[LISTED RECORDS Boundary: Start]

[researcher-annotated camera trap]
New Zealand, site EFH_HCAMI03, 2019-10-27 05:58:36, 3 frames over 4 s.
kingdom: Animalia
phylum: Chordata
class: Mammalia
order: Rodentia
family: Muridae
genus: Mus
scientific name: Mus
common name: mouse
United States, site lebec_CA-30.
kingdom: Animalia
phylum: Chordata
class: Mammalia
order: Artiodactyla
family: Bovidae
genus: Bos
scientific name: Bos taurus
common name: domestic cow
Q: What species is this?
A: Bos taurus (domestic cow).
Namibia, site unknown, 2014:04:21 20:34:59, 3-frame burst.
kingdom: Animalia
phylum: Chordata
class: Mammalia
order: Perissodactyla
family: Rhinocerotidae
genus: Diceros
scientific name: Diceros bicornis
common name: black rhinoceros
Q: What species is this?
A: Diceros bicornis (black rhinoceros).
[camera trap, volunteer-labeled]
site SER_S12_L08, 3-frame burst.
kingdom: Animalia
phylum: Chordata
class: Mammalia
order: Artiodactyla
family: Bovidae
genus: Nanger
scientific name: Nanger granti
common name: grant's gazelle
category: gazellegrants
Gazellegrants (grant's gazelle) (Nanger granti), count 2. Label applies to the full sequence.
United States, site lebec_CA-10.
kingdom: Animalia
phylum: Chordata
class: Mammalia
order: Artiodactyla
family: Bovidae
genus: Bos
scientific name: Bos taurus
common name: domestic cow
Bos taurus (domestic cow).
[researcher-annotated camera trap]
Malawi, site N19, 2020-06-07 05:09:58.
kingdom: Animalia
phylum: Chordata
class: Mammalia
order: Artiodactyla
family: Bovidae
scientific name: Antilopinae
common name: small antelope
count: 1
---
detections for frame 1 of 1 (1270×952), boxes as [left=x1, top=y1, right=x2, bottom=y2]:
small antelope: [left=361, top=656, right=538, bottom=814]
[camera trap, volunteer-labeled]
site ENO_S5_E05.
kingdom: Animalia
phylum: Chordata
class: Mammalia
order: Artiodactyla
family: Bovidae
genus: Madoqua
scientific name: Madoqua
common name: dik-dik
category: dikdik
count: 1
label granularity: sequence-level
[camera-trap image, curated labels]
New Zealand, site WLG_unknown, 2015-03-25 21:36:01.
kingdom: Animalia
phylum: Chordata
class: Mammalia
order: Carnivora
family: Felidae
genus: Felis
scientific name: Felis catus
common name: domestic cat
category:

[LISTED RECORDS Boundary: End]

*WHAT THE TASK ASKS:* Please transcribe only the lines in the records above running from the line that has "common name: mouse" through the line that has "genus: Nanger", both included, exactly as they appear.

*RESPONSE AREA:*
common name: mouse
United States, site lebec_CA-30.
kingdom: Animalia
phylum: Chordata
class: Mammalia
order: Artiodactyla
family: Bovidae
genus: Bos
scientific name: Bos taurus
common name: domestic cow
Q: What species is this?
A: Bos taurus (domestic cow).
Namibia, site unknown, 2014:04:21 20:34:59, 3-frame burst.
kingdom: Animalia
phylum: Chordata
class: Mammalia
order: Perissodactyla
family: Rhinocerotidae
genus: Diceros
scientific name: Diceros bicornis
common name: black rhinoceros
Q: What species is this?
A: Diceros bicornis (black rhinoceros).
[camera trap, volunteer-labeled]
site SER_S12_L08, 3-frame burst.
kingdom: Animalia
phylum: Chordata
class: Mammalia
order: Artiodactyla
family: Bovidae
genus: Nanger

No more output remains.